— BEGIN —
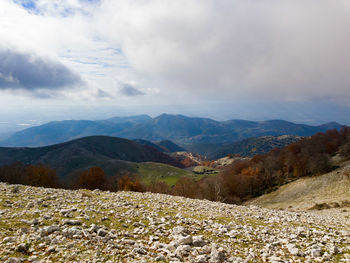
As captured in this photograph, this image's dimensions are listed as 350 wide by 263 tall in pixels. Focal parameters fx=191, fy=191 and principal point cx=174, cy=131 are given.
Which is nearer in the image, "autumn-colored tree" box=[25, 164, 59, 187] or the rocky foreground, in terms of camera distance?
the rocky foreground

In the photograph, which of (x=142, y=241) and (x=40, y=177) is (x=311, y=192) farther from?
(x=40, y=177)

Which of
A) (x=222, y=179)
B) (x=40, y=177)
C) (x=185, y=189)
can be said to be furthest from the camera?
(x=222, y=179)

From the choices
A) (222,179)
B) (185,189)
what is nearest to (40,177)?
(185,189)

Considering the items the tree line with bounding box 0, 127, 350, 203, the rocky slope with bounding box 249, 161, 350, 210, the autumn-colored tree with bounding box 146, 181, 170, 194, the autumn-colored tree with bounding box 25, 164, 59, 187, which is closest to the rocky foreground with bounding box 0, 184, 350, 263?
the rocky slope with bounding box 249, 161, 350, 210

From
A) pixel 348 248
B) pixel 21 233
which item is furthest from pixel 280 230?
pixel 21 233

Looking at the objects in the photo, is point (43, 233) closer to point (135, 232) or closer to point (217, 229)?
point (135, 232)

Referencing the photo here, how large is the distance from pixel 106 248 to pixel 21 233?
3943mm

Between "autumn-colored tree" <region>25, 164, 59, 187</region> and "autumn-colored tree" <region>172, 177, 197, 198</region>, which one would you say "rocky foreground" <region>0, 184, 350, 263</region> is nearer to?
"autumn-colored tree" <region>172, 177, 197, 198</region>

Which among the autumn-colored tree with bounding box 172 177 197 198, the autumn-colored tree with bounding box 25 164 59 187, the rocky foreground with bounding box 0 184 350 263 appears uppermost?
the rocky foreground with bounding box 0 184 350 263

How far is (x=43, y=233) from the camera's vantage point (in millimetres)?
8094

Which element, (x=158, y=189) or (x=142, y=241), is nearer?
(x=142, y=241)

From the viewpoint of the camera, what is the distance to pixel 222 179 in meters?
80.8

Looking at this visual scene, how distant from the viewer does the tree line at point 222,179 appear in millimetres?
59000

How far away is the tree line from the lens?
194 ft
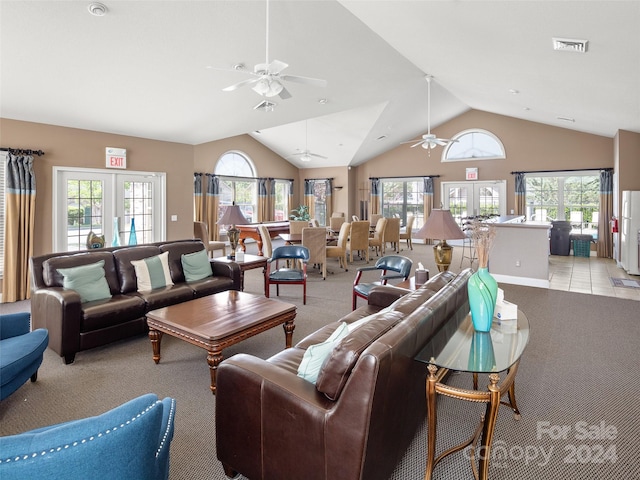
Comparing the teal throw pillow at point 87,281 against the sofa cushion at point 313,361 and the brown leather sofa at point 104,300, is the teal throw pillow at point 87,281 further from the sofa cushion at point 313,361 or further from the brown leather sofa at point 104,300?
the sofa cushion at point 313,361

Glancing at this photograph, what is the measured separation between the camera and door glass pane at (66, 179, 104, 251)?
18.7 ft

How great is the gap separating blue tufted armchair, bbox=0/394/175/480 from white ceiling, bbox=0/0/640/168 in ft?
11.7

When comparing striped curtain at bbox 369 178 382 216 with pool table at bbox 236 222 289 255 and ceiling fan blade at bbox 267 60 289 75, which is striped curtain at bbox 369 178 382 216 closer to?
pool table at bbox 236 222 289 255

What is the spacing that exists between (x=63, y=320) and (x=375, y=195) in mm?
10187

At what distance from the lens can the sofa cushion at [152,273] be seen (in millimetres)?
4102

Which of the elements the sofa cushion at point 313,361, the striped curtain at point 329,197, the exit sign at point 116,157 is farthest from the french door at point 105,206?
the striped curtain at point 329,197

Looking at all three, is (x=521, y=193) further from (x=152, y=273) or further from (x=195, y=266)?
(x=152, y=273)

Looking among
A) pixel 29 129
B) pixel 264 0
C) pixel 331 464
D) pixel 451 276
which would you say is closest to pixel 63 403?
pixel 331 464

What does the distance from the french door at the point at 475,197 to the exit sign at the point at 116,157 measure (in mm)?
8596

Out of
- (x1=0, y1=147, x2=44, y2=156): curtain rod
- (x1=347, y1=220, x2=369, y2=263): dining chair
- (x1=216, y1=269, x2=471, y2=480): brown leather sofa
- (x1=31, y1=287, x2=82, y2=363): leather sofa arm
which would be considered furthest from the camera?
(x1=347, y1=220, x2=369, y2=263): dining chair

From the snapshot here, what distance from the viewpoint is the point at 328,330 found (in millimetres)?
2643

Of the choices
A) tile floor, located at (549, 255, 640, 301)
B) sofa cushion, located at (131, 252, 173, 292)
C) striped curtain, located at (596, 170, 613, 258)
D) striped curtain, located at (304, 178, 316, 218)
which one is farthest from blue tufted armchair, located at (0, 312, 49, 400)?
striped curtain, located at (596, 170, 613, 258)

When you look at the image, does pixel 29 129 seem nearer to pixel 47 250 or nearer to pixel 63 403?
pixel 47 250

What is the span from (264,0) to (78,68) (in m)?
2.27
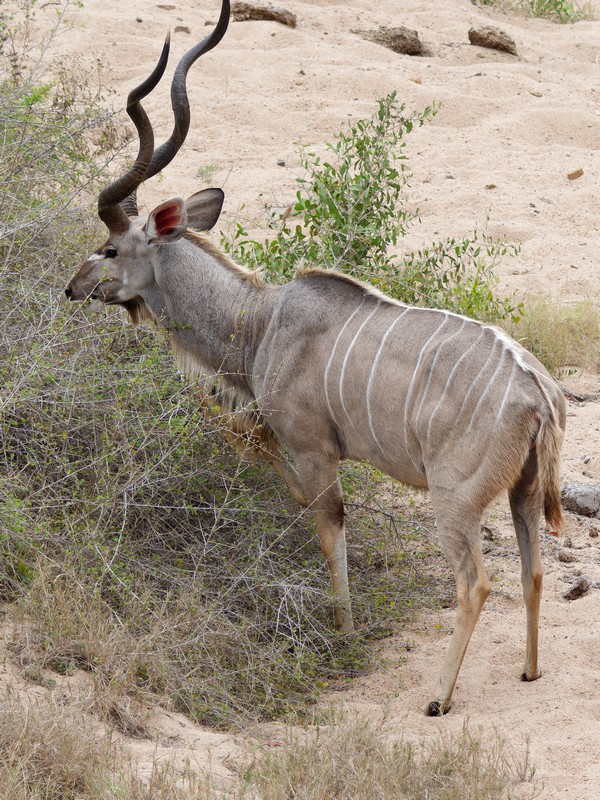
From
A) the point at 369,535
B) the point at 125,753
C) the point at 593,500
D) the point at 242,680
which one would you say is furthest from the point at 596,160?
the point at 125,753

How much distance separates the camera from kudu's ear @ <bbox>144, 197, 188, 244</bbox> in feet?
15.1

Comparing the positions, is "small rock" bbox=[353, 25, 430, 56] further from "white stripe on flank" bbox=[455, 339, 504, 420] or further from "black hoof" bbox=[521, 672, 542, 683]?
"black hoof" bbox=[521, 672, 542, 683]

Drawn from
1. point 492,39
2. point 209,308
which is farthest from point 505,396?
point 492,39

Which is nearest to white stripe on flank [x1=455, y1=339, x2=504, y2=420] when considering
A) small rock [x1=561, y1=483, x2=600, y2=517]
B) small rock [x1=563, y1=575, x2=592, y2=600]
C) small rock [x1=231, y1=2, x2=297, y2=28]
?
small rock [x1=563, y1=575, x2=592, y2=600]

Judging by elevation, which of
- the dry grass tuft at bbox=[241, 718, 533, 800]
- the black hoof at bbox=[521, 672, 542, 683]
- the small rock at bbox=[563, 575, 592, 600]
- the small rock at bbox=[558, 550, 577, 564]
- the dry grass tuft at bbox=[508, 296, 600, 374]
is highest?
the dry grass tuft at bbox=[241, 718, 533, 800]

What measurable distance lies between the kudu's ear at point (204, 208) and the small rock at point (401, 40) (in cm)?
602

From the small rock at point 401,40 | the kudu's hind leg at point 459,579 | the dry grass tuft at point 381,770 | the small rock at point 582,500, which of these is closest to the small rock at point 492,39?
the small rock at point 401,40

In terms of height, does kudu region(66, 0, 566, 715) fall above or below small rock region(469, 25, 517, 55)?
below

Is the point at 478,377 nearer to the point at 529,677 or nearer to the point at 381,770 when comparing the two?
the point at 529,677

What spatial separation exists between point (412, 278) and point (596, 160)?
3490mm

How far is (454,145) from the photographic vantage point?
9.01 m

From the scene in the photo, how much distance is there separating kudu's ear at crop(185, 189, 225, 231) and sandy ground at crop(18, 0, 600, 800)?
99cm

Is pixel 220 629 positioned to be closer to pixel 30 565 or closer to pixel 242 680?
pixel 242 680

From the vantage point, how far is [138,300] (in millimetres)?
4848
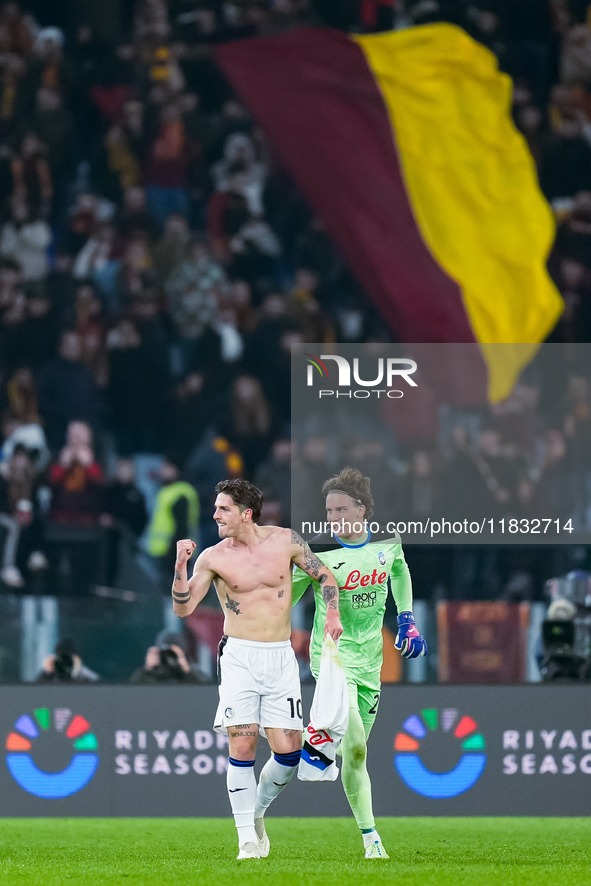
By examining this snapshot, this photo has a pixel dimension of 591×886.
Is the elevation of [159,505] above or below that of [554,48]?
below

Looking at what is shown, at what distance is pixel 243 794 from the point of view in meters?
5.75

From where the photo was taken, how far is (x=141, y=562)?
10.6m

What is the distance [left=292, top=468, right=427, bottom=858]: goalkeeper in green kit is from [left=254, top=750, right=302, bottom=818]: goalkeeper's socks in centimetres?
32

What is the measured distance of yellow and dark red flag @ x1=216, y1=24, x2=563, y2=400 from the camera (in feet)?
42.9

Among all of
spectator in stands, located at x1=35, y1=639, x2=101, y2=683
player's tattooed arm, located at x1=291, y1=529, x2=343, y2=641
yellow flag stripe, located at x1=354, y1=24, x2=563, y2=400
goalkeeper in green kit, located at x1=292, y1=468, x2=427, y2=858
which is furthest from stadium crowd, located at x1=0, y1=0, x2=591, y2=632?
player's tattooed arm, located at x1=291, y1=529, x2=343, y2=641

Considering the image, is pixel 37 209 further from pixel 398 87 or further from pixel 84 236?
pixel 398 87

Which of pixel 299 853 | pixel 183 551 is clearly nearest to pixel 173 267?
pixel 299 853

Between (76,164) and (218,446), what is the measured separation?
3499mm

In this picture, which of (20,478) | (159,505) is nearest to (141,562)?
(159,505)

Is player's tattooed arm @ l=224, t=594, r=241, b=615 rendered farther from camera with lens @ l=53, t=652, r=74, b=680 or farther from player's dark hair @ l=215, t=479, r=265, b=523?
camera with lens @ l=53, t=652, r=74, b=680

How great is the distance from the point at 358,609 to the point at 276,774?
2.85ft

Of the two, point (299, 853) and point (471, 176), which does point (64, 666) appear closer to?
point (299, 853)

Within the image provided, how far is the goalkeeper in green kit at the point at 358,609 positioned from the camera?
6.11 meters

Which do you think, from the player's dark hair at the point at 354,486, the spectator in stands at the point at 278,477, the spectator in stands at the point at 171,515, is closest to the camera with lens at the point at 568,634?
— END —
▶ GOAL: Reproduce the records from the line holding "Considering the image, is" through the end of the records, inclusive, replacing "measured separation" with "straight-line distance" and leaving everything else unchanged.

▶ SOLUTION:
Considering the image, is pixel 37 209 further from pixel 398 87 or further from pixel 84 236?
pixel 398 87

Which of pixel 299 853 | pixel 183 551 is clearly nearest to pixel 173 267?
pixel 299 853

Between (76,164) and (218,446), what is the straight-line distance?
3499mm

In this picture, which of (20,478) | (159,505) is nearest to (141,562)?
(159,505)

Is player's tattooed arm @ l=224, t=594, r=241, b=615 rendered farther from camera with lens @ l=53, t=652, r=74, b=680 or farther from player's dark hair @ l=215, t=479, r=265, b=523?
camera with lens @ l=53, t=652, r=74, b=680

How great is the distance from the point at 358,609 to the point at 276,774?
2.85ft

Of the two, point (299, 853) and point (471, 176), which does point (64, 666) appear closer to?
point (299, 853)

Within the image provided, how far is the goalkeeper in green kit at the point at 358,609 positioned from the camera?
6.11 meters

Which do you think, from the player's dark hair at the point at 354,486, the spectator in stands at the point at 278,477, the spectator in stands at the point at 171,515, is closest to the camera with lens at the point at 568,634?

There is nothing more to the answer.